Monday, January 01, 2007

Leader: In praise of... vegetarianism

The Guardian

What with Hugh Fearnley-Whittingstall's real-meat mincemeat and Nigella Lawson's goose fat, Christmas 2006 seemed at times to be one of the meatiest. A week after the event, many Britons are still recycling the Yuletide bird and pulling the stringy bits from between their teeth. Yet a large minority also eschewed the Christmas flesh-fest in favour of alternatives that have come a long way since the days of textured vegetable protein. Humane meat is now more popular than ever, representing a huge break from the cruelty of the factory farm, but vegetarians still look elsewhere. Ethical doubts about meat date back to Plato. Now environmental concerns are entering the equation too: when it takes 10 kilos of feed to make one of beef, cattle-farming swallows land and all too often forest. Like most human ideas, vegetarianism is rarely applied with perfect logic. Vegetarian Hindus in Kerala justify eating fish by labelling it a type of egg laid by the sea. Vegans object that those who continue to chomp on cheese and eggs collude with an industry that continues to kill animals.
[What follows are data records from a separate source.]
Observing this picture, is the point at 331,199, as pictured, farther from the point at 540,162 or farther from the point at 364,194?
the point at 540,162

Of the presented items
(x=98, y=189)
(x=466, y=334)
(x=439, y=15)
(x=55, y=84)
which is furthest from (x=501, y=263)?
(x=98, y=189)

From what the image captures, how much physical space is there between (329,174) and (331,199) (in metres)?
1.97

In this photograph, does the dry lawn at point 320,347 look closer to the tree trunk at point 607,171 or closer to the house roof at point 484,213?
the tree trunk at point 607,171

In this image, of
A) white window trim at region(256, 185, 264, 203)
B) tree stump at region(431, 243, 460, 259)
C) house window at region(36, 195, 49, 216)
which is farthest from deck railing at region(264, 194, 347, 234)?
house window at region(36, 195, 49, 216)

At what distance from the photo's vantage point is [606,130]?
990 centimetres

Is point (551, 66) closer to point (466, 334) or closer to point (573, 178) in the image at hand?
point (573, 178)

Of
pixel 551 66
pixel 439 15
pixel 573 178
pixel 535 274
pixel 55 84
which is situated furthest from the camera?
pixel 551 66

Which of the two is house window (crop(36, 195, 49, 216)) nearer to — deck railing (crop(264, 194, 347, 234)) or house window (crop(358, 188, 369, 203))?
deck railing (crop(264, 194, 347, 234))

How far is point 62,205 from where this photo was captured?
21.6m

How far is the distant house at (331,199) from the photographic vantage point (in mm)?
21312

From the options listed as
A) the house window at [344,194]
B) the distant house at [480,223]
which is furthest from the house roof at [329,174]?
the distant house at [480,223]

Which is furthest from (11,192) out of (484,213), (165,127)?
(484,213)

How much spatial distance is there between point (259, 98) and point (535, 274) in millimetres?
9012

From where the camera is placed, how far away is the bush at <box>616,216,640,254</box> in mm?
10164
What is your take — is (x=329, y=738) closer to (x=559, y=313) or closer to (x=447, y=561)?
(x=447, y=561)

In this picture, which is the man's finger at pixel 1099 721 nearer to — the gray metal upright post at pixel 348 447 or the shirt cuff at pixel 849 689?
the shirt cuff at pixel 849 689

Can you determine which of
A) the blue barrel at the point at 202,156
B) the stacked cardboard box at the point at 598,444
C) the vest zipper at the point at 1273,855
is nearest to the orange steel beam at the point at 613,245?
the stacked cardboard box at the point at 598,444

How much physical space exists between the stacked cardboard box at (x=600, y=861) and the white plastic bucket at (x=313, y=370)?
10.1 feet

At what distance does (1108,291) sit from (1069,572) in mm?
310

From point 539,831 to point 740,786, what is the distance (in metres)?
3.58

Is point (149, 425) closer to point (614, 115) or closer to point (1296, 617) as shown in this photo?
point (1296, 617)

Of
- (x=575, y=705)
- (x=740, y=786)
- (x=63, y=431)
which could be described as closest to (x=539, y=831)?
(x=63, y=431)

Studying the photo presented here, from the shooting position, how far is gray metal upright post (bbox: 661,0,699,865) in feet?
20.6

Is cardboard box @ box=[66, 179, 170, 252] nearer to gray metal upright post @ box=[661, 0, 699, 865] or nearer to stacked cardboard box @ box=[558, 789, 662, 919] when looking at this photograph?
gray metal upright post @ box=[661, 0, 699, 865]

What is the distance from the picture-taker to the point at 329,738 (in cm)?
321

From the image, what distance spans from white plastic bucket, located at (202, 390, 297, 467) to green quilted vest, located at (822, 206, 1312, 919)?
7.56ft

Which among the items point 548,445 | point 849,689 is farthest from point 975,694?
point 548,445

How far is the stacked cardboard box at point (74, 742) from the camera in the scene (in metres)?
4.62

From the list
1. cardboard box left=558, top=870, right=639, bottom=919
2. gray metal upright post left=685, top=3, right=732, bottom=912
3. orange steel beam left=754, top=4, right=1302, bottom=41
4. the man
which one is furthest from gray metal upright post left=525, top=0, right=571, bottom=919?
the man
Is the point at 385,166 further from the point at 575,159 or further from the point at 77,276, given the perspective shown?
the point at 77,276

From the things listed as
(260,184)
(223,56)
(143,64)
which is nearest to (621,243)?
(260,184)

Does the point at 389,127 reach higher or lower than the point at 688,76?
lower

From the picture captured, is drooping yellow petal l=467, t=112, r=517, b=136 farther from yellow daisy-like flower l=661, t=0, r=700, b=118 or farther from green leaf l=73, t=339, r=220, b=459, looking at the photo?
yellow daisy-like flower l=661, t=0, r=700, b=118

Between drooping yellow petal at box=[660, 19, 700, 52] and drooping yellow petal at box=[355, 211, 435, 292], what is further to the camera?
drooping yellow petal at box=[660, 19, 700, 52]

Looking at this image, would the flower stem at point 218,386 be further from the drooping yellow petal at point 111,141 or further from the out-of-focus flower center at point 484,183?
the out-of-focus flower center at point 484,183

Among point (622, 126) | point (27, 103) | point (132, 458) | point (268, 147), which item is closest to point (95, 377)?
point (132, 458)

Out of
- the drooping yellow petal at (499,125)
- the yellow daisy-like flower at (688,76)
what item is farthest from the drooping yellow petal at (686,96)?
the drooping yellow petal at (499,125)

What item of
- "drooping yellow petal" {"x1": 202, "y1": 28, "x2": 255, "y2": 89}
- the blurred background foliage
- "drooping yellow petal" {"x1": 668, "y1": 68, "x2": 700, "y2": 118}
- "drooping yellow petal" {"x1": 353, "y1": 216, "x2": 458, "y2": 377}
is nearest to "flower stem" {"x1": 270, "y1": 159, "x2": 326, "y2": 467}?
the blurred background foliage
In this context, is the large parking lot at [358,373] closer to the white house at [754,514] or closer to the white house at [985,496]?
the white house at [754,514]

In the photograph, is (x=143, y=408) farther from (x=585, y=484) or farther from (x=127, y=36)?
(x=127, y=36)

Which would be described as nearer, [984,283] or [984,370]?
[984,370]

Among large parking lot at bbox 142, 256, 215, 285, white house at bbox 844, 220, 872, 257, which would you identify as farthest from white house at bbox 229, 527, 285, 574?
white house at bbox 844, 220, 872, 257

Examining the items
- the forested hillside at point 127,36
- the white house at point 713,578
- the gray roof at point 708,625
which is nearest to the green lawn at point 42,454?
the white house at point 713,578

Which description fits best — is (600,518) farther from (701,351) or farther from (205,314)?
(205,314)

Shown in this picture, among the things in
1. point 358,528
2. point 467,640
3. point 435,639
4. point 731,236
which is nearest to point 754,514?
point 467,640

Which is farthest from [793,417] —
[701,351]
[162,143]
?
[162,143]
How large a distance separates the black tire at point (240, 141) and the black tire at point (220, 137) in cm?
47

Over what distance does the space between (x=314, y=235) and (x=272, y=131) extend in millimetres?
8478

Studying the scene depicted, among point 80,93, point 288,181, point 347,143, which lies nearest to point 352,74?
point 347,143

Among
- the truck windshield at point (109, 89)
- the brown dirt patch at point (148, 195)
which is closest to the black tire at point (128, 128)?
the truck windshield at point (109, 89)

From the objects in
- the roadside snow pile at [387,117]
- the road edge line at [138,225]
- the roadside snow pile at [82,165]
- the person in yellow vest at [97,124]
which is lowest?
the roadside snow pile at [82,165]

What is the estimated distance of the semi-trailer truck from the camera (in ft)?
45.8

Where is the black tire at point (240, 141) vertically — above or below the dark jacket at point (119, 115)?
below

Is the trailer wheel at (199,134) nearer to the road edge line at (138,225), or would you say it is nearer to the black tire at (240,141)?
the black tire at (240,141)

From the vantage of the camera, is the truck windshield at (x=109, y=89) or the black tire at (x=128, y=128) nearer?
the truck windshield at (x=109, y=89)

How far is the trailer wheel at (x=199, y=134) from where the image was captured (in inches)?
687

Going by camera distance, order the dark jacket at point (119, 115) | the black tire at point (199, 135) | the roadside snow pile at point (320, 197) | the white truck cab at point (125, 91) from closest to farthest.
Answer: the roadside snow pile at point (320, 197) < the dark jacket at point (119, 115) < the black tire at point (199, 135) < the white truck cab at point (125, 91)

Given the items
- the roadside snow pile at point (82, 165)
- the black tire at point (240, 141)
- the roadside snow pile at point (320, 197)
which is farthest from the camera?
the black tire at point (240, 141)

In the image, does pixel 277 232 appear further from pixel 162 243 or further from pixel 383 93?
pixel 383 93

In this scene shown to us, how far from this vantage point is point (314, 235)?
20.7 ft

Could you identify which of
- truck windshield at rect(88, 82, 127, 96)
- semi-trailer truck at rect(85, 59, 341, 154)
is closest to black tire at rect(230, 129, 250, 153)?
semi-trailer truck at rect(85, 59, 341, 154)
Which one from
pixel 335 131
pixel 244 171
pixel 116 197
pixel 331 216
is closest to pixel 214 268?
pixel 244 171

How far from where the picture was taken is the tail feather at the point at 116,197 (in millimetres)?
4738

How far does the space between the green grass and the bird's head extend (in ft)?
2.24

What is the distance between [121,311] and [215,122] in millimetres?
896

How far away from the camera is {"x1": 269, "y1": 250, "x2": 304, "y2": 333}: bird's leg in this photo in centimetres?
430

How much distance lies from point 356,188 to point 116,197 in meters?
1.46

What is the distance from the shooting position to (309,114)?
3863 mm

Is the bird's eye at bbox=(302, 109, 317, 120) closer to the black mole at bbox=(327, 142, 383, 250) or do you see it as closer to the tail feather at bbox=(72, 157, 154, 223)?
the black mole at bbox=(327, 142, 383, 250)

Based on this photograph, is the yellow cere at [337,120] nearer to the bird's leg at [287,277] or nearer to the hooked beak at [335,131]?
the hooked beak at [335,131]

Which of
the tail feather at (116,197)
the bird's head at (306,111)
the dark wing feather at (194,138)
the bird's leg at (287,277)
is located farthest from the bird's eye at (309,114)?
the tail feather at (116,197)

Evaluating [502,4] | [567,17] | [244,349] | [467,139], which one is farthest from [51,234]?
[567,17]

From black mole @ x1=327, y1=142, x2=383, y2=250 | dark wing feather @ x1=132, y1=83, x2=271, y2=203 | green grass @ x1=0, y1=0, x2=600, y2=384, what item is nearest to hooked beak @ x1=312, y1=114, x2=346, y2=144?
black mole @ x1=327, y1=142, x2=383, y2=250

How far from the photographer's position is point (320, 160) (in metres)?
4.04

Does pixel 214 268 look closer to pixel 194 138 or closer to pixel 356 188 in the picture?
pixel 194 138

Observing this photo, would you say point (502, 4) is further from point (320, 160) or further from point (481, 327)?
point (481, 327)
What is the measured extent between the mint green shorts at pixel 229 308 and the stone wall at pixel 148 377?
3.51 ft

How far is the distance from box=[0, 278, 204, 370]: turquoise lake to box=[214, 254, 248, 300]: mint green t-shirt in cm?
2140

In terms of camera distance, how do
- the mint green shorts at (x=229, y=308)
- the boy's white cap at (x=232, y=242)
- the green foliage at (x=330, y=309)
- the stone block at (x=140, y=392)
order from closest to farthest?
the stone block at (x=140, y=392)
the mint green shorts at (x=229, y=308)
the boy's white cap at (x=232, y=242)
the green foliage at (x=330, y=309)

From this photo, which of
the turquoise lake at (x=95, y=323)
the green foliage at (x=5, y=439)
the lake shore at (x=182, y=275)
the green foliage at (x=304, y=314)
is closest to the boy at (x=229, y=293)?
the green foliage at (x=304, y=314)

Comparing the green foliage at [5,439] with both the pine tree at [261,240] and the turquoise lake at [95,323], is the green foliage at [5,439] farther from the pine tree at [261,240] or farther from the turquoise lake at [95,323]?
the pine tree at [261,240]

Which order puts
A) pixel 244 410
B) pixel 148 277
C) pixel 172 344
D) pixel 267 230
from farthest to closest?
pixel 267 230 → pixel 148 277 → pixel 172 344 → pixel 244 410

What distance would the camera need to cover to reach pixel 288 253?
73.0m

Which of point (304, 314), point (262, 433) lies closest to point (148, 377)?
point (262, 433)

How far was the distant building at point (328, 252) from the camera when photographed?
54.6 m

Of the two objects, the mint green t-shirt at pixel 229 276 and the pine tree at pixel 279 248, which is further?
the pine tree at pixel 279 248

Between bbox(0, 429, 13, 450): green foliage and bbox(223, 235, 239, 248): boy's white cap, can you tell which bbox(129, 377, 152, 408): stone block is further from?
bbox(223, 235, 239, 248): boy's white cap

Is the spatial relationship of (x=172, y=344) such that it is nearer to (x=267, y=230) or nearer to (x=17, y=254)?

It is also true that there are ethical dilemmas about many non-meat foods in the modern world - like the fruit and vegetables flown in from distant continents at the expense of the ozone layer. For all that, vegetarianism confronts ethical questions that a lot of us prefer to ignore. And, on a day when new year's resolutions are being set, it is likely that more people than ever will decide that this seasonal turkey will have been their last.